Monday, May 6, 2013
May's Yoga Pose: Lotus Pose
Step by Step
Sit on the floor with your legs straight in front. Bend your right knee and bring the lower leg up into a cradle: The outer edge of the foot is notched into the crook of the left elbow, the knee is wedged into the crook of the right elbow, and the hands are clasped (if possible) outside the shin. Lift the front torso toward the inner right leg so the spine lengthens (and the lower back does not round). Rock your leg back and forth a few times, exploring the full range of movement of the hip joint.
Bend the left knee and turn the leg out. Rock your right leg far out to the right, then lock the knee tight by pressing the back of the thigh to the calf. Next swing the leg across in front of your torso, swiveling from the hip and not the knee, and nestle the outside edge of the foot into the inner left groin. Be sure to bring the right knee as close to the left as possible, and press the right heel into the left lower belly.

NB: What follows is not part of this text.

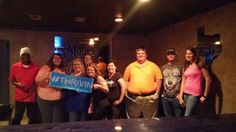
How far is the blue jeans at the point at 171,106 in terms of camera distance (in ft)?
15.3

Ideally the sole of the foot is perpendicular to the floor, not parallel.
Now lean back slightly, pick the right leg up off the floor, and lift the left leg in front of the right. To do this hold the underside of the left shin in your hands. Carefully slide the left leg over the right, snuggling the edge of the left foot deep into the right groin. Again swivel into position from the hip joint, pressing the heel against the lower belly, and arrange the sole perpendicular to the floor. Draw the knees as close together as possible. Use the edges of the feet to press the groins toward the floor and lift through the top of the sternum. If you wish, you can place the hands palms up in jnana mudra, with the thumbs and first fingers touching.
Padmasana is the sitting asana par excellence, but it's not for everybody. Experienced students can use it as a seat for their daily pranayama or meditation, but beginners may need to use other suitable positions. In the beginning, only hold the pose for a few seconds and quickly release. Remember that Padmasana is a "two-sided pose," so be sure to work with both leg crosses each time you practice. Gradually add a few seconds each week to your pose until you can sit comfortably for a minute or so. Ideally you should work with a teacher to monitor your progress.
Calms the brain
Stimulates the pelvis, spine, abdomen, and bladder
Stretches the ankles and knees
Eases menstrual discomfort and sciatica
Consistent practice of this pose until late into pregnancy is said to help ease childbirth.
Traditional texts say that Padmasana destroys all disease and awakens kundalini.